Песчинки сна, как капли воды, посыпались с ресниц, а отдельные, наиболее упрямые в стремлении доказать что-то, липли к лицу и векам.
Когда сон отступил ненадолго, в свете маленькой настенной лампочки, приглушенной платочком, появилось печальное лицо Лены.
Перед тем, как проснулся, весь разбитый после ночного приступа и кошмаров, и стал собираться на службу, видел Шарагин кабульский аэродром, и солдат и офицеров, ожидающих борт на Ташкент, и «Черный тюльпан», и готовые к погрузке деревянные ящики, солдаты грузили их в транспортный самолет; в ящиках заколочены были цинковые гробы, и на одном ящике криво, от руки выведено:
Шарагин Олег Владимирович
И последнее, что довелось наблюдать ему во сне, перед тем как открылись глаза, было небо с плывущим самолетом,
и он подумал, что летит Ил-76-й, возможно, уносящий из Афгана переживших войну людей, а, возможно, летящий из Ташкента, набитый новичками и отпускниками. Но в последний момент Шарагин засомневался, и пристальнее всмотрелся в небо, и тогда разглядел, да, сомнений не осталось, – летел «Черный тюльпан»,
который, наконец, загрузили. «Черный тюльпан» разогнался, тяжело оторвался от взлетной полосы, и повез на Родину в своем чреве заколоченный в доски цинковый гроб, гроб старшего лейтенанта Шарагина.
Впервые в жизни испытал Олег потребность перекреститься…
Перед штабом батальона одинокий солдатик самодельным железным совком на деревянной палке очищал плац от снега.
– Ну, что, Антоненко, съездили?! – спросил Шарагин.
– Так точно, товарищ старший лейтенант. Хотел вам сказать.
– Что?
– Богданов, вроде, приказ готовит на вас.
– Богданов…
– Товарищ старший лейтенант…
– Что еще?
– Спасибо.
В оружейной комнате, пока дежурный сержант пересчитывал автоматы, Шарагин открыл сейф и незаметно переложил в карман пистолет, затем из другого сейфа взял патрон.
Он поздоровался с комбатом, сел спиной к окну, загнал патрон в ствол и приставил пистолет к правому виску.
– Вы боитесь смерти?
Комбат опешил сначала, не понимая, к чему подобные вопросы, разыгрывает его офицер или серьезно решил стреляться. Сомнения длились сотые доли секунды.
– Конечно, боюсь. Как все люди, боюсь смерти.
– А я уже нет.
– Постой, Олег, почему? Почему вдруг стреляться?
– А как еще прикажите закончить офицеру?
– Но почему же обязательно заканчивать? Давай поговорим.
– Я уже все решил для себя.
– Не шути, Олег. Ты, видишь ли, пуля ведь может рикошетом и в меня…
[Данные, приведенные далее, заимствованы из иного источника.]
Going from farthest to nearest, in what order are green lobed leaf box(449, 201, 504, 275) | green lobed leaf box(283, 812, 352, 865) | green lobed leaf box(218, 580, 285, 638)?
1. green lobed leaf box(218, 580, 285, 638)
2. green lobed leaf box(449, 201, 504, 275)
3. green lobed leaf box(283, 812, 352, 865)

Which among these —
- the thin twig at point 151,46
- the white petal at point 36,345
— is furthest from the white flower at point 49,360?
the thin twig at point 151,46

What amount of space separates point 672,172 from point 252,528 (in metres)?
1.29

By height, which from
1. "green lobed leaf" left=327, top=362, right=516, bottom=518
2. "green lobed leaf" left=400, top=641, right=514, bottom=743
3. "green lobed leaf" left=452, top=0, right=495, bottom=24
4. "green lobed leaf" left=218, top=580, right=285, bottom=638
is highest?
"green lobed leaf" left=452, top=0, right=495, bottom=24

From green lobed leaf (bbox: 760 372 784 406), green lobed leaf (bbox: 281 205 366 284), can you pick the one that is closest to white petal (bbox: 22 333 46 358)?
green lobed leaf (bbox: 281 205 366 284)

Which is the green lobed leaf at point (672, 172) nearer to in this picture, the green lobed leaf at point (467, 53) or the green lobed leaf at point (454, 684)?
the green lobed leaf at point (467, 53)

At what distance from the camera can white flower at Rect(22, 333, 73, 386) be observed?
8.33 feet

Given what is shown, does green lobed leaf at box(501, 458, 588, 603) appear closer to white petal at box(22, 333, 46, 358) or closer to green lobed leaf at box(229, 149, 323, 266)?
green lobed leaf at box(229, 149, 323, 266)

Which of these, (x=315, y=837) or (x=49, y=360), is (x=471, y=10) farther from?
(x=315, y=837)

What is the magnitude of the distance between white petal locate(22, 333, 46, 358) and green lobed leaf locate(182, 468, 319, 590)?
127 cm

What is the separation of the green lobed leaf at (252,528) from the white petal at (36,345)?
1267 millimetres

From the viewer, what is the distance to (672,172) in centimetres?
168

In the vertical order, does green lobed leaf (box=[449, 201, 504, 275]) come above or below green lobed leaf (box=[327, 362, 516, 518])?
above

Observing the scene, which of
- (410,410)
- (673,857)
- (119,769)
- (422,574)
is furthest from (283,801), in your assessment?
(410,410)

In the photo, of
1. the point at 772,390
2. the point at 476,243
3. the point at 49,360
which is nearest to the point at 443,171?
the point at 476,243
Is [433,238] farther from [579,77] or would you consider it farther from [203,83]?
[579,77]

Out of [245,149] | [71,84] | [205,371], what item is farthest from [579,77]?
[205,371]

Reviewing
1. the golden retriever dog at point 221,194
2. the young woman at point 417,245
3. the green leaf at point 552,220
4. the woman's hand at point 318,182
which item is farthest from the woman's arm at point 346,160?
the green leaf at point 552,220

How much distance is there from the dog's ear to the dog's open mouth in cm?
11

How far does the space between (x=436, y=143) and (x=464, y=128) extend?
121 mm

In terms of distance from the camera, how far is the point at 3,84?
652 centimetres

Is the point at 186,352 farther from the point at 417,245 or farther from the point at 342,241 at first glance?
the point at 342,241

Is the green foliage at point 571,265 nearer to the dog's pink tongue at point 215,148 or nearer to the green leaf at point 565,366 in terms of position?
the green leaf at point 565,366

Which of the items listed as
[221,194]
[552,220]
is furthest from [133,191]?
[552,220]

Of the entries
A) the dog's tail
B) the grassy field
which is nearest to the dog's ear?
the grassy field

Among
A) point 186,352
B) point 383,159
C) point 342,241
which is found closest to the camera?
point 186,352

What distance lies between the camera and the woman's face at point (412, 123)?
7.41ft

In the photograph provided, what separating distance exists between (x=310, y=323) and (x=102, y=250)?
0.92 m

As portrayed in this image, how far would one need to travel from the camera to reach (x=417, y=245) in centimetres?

– Глупости. Я бы сделал это один, без вашего присутствия. Я вас и не знаю совсем почти. Вы мне нужны, как свидетель. И при вас заявляю, что нахожусь в здравом рассудке. Мне некогда писать записку, извините. Постарайтесь позаботиться о семье. Они ни в чем не виноваты.
– А…
– Помолчи, сядь! Перед дальней дорогой надо присесть и помолчать…
Комбат смотрел на руку, которая держала пистолет, и на палец на курке. Ему даже показалось, что старший лейтенант абсолютно спокоен, что даже, как бы рад он, что все заканчивается. И если бы не пульсирующая жилка на правом виске рядом с дулом пистолета, комбат, может быть, решил бы даже, что старший лейтенант ничего и не переживает, а делает это из-за помешательства душевного.
Шарагин поправил левой рукой пистолет. Дуло больше не казалось холодным, оно согрелось от соприкосновения с горячим виском.
На плацу солдат чистил снег. Комбат на долю секунды отвлекся, увидев за окном бойца, прищурился, чтобы разобрать кого там поставили плац расчищать, и вдруг вздрогнул от неожиданно прозвучавшего в полной тишине комнаты выстрела. Старший лейтенант Шарагин дернулся влево, заваливаясь к стене, которую только что окропил кровью собственной и мозгами.
…Так до конца он и не определил, где же именно забуксовала перед тем как оборваться навсегда с просверлившей висок пулей жизнь: в ущелье, в вертолете, в госпитале.